Excerpt to read
▼
Installation Development : Final Major Project

MA in Photography, Falmouth University, Module 5

IMG_2004 2

Figure 1

This has been a week of extraordinary fluctuations with the untimely death of my mentor, friend and collaborator, to my third largely unsuccessful attempt to create image transfer, but to a degree, countered by the final delivery of my finely specified concrete tablets.

Learning by Failing

So, to my trials with image transfer.  At the turn of the year, I had been driven by the wish to seek out a more appropriate, long-lasting and authentic method by fusing an image onto concrete, thus advancing my early trials using paper prints.

The technique is applying an inkjet print onto acetate made by InkAID – known as a transfer film.  Then a very precise mix of InkAID fluid and 91% alcohol is be applied to the chosen substrate.  The film is then laid onto the substrate and left for 3 minutes before peeling back, in theory, leaving the image embedded onto the dried fluid and thus onto the substrate.

I undertook 3 trial sessions in my kitchen at home.  I have, during these trials, identified what are perhaps too many variables, that require managing and recording in order to create the optimum conditions for success.  These variables are;

The age of the fluid once mixed

Air mixing with the above fluid

The air temperature at the time of application

The absorption rate of the substrate (thus the use of a PVA sealer); all tests were done on MDF sheets (as a precursor to the concrete tablets).
▲
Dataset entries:
▼
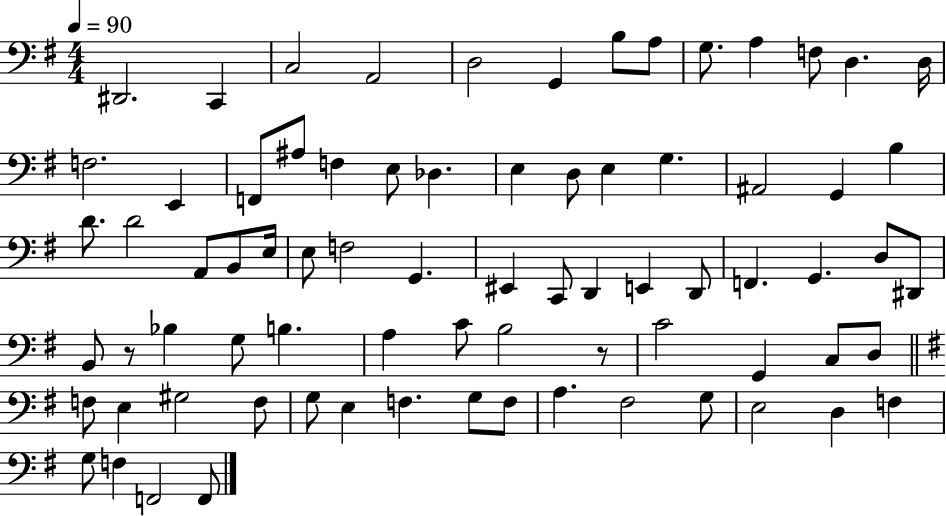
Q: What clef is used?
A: bass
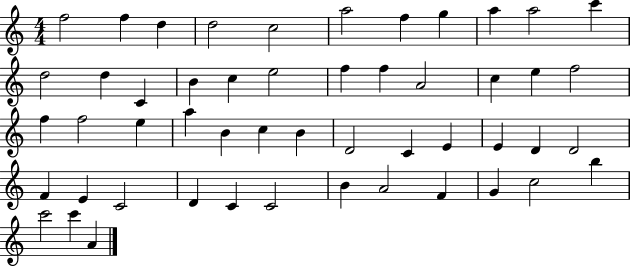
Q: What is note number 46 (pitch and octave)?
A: G4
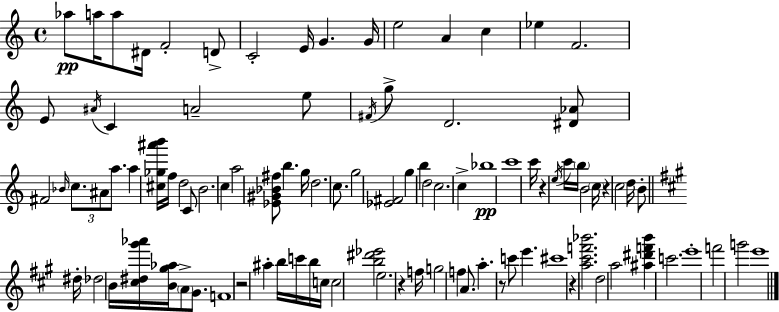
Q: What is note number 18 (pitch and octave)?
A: C4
▲
Resume the journal entry on image transfer after its final sentence, carrying on from the list of variables.

Answer to this exercise
The dryness of the fluid at the time of applying the film to the surface

The amount of pressure applied to the film surface before release

The process of film release.

Despite managing the variables as best one can, by making notes and controlling the process, the results were recorded thus;

IMG_1984 2

Figure 2 Images printed and board prepared


Figure 3 The boards had been previously coated with a fine layer of PVA to seal the surface and thus manage absorption.


Figure 4 this Inkaid/alcohol mix is applied to the surface (in this instance it was an older mix and had created a rippling effect).
Figures 5, 6 The first acetate is peeled back carefully with a very low level of adhesion of image to the substrate.


Figure 7 The second acetate is here rolled out onto the tacky but almost dry fluid.



Figure 8 As the acetate is peeled back around half of the image has adhered to the substrate but leaving large areas with no bonding at all.  See also, figure 1.


This is the third recorded image transfer trial using Inkaid products.  It is unsatisfactory and whilst slight improvements are achieved at times, it is not succeeding to the extent of UK experts I have consulted, and the information online, suggests ought to be possible.

It is nevertheless a useful exercise in understanding materials, managing relatively complex processes and holding onto the belief that one’s imagined outcomes can be achieved.

I am thus putting the equipment to one side and taking advice on alternative methods.  There will be more to follow.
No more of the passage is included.